En sociedades uniformes, cerradas y que recrearon las mismas costumbres durante siglos o décadas, la tolerancia era prácticamente un «lujo» que promovían algunos intelectuales, artistas o líderes de movimientos civiles minoritarios en un esfuerzo por expandir la conciencia colectiva.

No hay que irse muy lejos en el tiempo. Hace setenta, sesenta, o cincuenta años, las sociedades occidentales en las que hacemos vida eran, en general, mucho más intolerantes.

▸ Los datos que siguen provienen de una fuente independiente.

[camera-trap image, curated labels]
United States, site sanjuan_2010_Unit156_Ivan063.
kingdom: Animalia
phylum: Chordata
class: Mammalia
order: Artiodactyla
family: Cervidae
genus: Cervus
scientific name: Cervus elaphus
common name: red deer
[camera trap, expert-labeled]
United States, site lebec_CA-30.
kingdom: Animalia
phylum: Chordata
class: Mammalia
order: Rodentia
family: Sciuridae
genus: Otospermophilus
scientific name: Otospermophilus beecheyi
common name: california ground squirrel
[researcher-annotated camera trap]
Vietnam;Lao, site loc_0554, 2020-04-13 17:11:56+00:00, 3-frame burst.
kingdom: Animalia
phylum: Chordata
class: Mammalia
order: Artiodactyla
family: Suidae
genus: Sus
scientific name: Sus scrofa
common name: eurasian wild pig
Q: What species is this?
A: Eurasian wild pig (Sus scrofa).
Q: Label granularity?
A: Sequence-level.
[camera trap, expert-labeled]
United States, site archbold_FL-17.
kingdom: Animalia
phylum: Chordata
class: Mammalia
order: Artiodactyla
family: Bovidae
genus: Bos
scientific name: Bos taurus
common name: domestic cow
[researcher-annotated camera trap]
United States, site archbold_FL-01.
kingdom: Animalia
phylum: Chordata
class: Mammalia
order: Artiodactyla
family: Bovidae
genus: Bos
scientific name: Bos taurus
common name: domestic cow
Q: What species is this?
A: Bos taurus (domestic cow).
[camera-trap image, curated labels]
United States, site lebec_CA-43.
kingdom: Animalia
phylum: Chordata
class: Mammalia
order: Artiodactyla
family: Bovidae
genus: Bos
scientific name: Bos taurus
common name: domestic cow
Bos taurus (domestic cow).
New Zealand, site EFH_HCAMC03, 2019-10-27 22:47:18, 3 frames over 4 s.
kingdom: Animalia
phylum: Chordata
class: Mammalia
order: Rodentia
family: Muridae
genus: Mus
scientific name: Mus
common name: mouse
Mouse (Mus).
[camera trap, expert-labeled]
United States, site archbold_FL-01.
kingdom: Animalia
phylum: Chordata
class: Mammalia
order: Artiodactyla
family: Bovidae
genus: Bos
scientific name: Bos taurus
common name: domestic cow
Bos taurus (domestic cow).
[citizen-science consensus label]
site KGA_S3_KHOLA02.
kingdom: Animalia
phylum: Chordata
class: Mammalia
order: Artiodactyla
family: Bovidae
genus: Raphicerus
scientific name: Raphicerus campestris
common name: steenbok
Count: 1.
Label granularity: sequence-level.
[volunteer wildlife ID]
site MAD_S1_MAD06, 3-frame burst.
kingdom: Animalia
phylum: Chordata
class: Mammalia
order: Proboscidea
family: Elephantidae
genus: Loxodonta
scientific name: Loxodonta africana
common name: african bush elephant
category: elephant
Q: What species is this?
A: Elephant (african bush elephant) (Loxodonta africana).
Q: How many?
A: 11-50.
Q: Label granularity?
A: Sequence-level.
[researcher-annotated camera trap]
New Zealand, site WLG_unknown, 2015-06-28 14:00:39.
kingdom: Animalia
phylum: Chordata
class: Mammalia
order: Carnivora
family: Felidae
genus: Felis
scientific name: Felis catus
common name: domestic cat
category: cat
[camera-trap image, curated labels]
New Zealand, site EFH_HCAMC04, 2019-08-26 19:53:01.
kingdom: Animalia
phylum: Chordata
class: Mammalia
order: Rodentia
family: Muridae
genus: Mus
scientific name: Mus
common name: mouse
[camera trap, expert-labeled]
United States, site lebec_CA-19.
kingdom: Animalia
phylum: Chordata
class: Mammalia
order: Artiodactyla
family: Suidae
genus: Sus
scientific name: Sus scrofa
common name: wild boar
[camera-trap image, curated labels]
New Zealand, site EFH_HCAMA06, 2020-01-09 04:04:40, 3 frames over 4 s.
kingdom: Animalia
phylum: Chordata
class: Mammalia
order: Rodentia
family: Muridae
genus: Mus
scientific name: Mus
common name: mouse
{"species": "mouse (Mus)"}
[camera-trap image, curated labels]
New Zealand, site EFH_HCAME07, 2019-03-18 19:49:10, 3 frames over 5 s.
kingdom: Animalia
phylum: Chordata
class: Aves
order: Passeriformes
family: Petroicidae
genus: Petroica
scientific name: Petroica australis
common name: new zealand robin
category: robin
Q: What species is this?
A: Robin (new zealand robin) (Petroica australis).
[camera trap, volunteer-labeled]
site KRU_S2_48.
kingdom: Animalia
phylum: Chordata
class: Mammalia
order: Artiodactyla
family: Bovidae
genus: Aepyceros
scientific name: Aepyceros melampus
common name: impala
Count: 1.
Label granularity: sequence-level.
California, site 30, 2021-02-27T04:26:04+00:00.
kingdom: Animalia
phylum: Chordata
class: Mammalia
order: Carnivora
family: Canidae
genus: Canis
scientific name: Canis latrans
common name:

Y lo eran a priori, sin siquiera planteárselo: hacia la mujer y sus reivindicaciones sociales, hacia las personas con discapacidades, hacia las minorías sexuales, hacia las diferencias raciales, y, en general, hacia todo lo que representara una salida de la norma.

En nuestras dinámicas e interconectadas sociedades actuales la tolerancia no es sólo una idea abstracta a ser analizada o puesta sobre la mesa como un objeto a diseccionar, sino que es prácticamente un imperativo para poder encajar como ciudadanos. Las migraciones, la globalización y la expansión de los derechos civiles han hecho que la intolerancia sea más difícil de justificar, pero no debemos bajar la guardia:  está «a la vuelta de la esquina».

Muchos de los avances culturales que hemos logrado en las últimas décadas pueden verse desmontados de un momento a otro por encantadores de serpientes, falsos profetas y populistas. Así que conviene, aun a riesgo de prestarnos a malentendidos, poner sobre la mesa conceptos como tolerancia, inclusión e integración, una y otra vez, hasta que entendamos que deben formar parte esencial y natural de nuestra condición humana. Tener la certeza de que la tolerancia, si bien no es suficiente, puede ser un punto de partida común a todos los seres humanos, independientemente de sus diferencias.

 

Martín Brassesco / Actor, docente, guionista y director, nació en Uruguay y creció en Venezuela donde cursó la carrera de Artes en la Universidad Central de Venezuela y desarrolló una amplia carrera como actor. Residenciado en Barcelona, desde hace 14 años, es el Coordinador de Contenidos de «Reflector».